You have by now no doubt have read numerous articles here and elsewhere about employee engagement and the payoff that occurs when employees are actively engaged.
Numbers from Gallup that cite a 300% higher productivity from Actively Engaged employees versus Actively Dis-engaged is just one example. Lower turnover? Check. Higher shareholder returns? Check. Fewer workplace accidents? Check. Higher customer loyalty? Check.
So why is it that we aren’t all clamouring to do something about employee engagement? Perhaps it is because all of these numbers come from global studies? Perhaps we don’t believe that such ‘macro data’ actually translates down to something meaningful in any one particular business?

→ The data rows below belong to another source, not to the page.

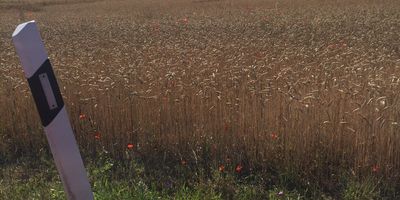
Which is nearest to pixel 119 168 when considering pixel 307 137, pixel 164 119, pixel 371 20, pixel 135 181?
pixel 135 181

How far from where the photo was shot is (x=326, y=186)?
3.48m

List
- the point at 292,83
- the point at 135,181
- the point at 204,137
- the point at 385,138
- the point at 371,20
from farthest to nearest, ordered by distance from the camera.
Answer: the point at 371,20, the point at 292,83, the point at 204,137, the point at 135,181, the point at 385,138

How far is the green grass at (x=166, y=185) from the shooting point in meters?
3.33

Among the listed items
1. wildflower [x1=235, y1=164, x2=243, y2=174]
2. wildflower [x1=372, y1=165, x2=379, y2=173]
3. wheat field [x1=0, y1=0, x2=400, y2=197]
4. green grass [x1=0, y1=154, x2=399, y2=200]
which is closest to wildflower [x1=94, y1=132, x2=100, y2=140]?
wheat field [x1=0, y1=0, x2=400, y2=197]

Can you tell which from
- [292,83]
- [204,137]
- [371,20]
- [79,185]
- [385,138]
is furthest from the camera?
[371,20]

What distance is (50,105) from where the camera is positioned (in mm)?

So let’s not fool around with global studies that prove over and over that the cost of not engaging employees runs around 25% of total payroll. Instead, consider these live examples from a company that has studied the impact of engagement in their mining operations. You might be inclined to think that miners are tough, resilient types who adapt easily to the conditions around them. Could ‘engagement’ really be that important to them?
This is a global mining company with over 19,000 employees. In their last engagement survey the overall score for the organization was in the somewhat engaged range. This alone indicates a very high rate of lost productivity. However, the real cost of the lack of engagement becomes more striking as you compare key indicators in their top quartile operating units versus the operating units that scored in the bottom quartile.

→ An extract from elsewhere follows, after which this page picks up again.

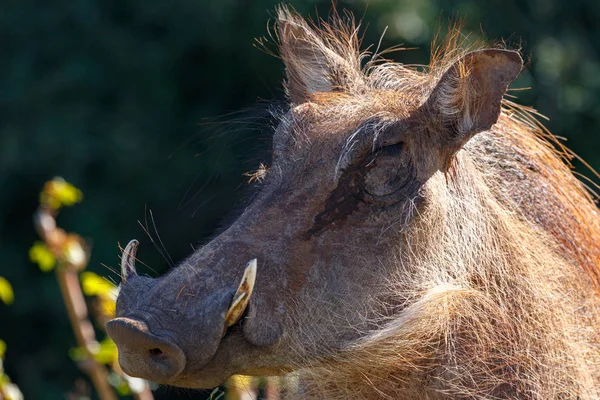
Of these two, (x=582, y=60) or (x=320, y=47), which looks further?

Consider these statistics comparing the 6 mines that scored highest in their last engagement survey versus the 5 mines that scored at the bottom in the survey:
- The number of days lost to injury on the job in the top 6 mines was half that of the 5 sites that scored in the bottom quartile.
- The number of workplace hazards reported in the bottom quartile operations was 1/3 fewer than the number reported by the top quartile operating employees.

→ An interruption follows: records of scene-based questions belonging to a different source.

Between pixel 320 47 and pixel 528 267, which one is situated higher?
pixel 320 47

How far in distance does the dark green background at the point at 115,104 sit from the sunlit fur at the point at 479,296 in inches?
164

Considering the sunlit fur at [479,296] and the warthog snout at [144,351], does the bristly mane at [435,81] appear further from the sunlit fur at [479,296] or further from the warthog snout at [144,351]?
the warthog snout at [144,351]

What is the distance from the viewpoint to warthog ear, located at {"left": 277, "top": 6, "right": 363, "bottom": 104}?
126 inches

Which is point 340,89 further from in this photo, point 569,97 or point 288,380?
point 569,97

- The number of sick days taken in the top quartile operations was ½ of those taken in the bottom quartile group.
- Turnover was 50% higher in the low-engagement sites.
With 19,000 employees in these sites and these statistics it is easy to see how focusing on fixing the issues in their 5 worst performing mines would be a very significant savings in these areas alone.
However, in further discussions with them they also talked about how the costs of their disengaged employees that they can’t directly track or quantify include a potential loss of creative solutions, new innovations, etc. In an industry focused on extracting the highest yield possible at the lowest cost, ingenuity (and having access to your people’s best ideas) is critical.
These are just some of the hidden costs of not creating a High Performance Culture in which employees can engage and give you their discretionary effort. When we are faced with examples like these, the key question is this: “what would it take to get every CEO to embrace the potential in measuring and fixing employee engagement?”